By Kirsty Needham
SYDNEY (Reuters) – Australia and the United States will announce plans to cooperate on critical minerals and bolster Pacific Islands infrastructure when Prime Minister Anthony Albanese visits Washington this week, a senior Biden administration official said.
Albanese’s White House schedule begins Tuesday, Washington time, and is focused on broadening Australia’s security alliance with the United States into an economic and technology partnership, Albanese told reporters in Washington on Monday.
The two leaders will flesh out details of further cyber security cooperation, in addition to a $5 billion Microsoft investment in Australia, the Biden administration official said.
Several announcements, including the infrastructure project, will showcase U.S.-Australia cooperation in the Pacific.
“This is an absolute imperative for both of these leaders … that we do stay deeply focused on the Pacific Islands,” the official, Mira Rapp-Hooper, special assistant to the president and senior director for East Asia and Oceania on the National Security Council, told Reuters.

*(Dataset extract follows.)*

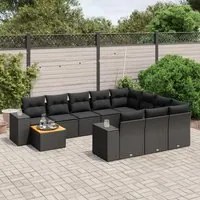 Set Divani da Giardino 11 pz con Cuscini in Polyrattan Nerocod mxl 91698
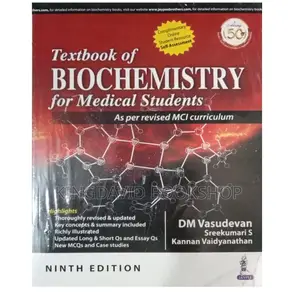 Textbook of Biochemistry for Medical Students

“The prime minister’s visit this week is an important reminder that our president, our commander-in-chief, is very much able to keep his steady gaze on the Indo-Pacific and our long-term interest there as he manages the crisis at hand,” she added, referring to the world’s focus on the Middle East.

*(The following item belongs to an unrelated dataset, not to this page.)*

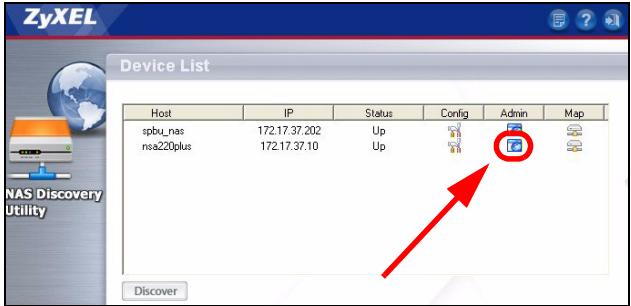 ZYXEL NSA-220 PLUS - Using the Discovery Utility to Access the NSA - 5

A critical minerals task force to boost private investment in Australia’s rare earths industry and reduce global reliance on China will be the centrepiece of Albanese’s schedule, with Australia committing another A$2 billion ($1.27 billion) in financing to “de-risk” private sector involvement.
Albanese said on Tuesday Australia would “help to build supply chains with the United States and support our shared clean energy, manufacturing and defence ambitions”.
“We’re in a strong position, as the world’s largest supplier of lithium, for example, a significant supply of cobalt, vanadium, copper, nickel. The minerals that will power the globe in the 21st century are things that Australia has significant amounts of,” he earlier told reporters in Washington.
No announcements on critical minerals agreements with the U.S. Department of Defense are expected this week. Australian analysts have said that the U.S. auto and defence sectors are large buyers of rare earths and that a long-term sales contract could reduce investor risk in developing Australian processing.
Albanese will visit China, Australia’s largest trade partner and biggest buyer of its iron ore, on Nov. 4.
Washington this year signed a defence cooperation agreement with Papua New Guinea, north of Australia, and opened USAID offices in the region after China struck a security pact with the Solomon Islands.
Albanese and Biden will also discuss the South China Sea, where tensions between China and the Philippines are rising.
He said he would meet with U.S. lawmakers every day he is in Washington to highlight the need for the AUKUS defence technology partnership with the United States and Britain. The partnership aims to sell Australia nuclear-powered submarines and build a new class of submarine in Australia by 2040.
The pact faces hurdles in the U.S. Congress, and from U.S. export controls that could slow its implementation. On Friday, the Biden administration submitted a supplementary budget request to Congress that includes measures to support U.S. commitments under AUKUS.